The Pac-12 Conference could usher in a new era in how universities help former college athletes pay for medical expenses for injuries sustained in college, according to CBS Sports’ Jon Solomon.
The Pac-12 is believed to be the first conference to direct schools to pay post-college medical costs for sports-related injuries that an athlete suffered at their school. What eligibility criteria is used by Pac-12 schools will help determine how much help former athletes receive and at what costs without people abusing the benefit. The new practice could also set a blueprint for the NCAA or other conferences to follow or avoid.
Pac-12 schools must provide direct medical expenses for at least four years following the athlete’s graduation or separation from the university, or until the athlete turns 26 years old, whichever occurs first. The timeframe for coverage was chosen in part because by the age of 26 a person is covered by the Affordable Care Act.
“It’s going to be hard to calculate,” Washington athletic director Scott Woodward told Solomon. “When was the injury created? How will we do it? We want to do the right thing and try to help out, and wherever it lands I’m going to support it. But I’m not sure right now what that is.”
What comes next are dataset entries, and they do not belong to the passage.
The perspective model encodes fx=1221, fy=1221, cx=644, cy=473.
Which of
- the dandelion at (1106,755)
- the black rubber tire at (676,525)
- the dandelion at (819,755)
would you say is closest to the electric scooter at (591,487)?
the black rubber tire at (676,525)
The schools will have to establish their own policies to determine who is eligible. Divulging pre-existing conditions upon entrance into the school and exit physicals will likely be the easiest way to handle the issue.
“It’s such a difficult thing to wrap your head around because what’s continuation of a problem and what’s a new problem?” Arizona athletic trainer Randy Cohen said. “How do you handle people who continue to do activities and maybe you recommend they don’t continue doing that? We really want to take care of these kids. But at what point is it the risk of playing sports and having injuries versus we hurt you?”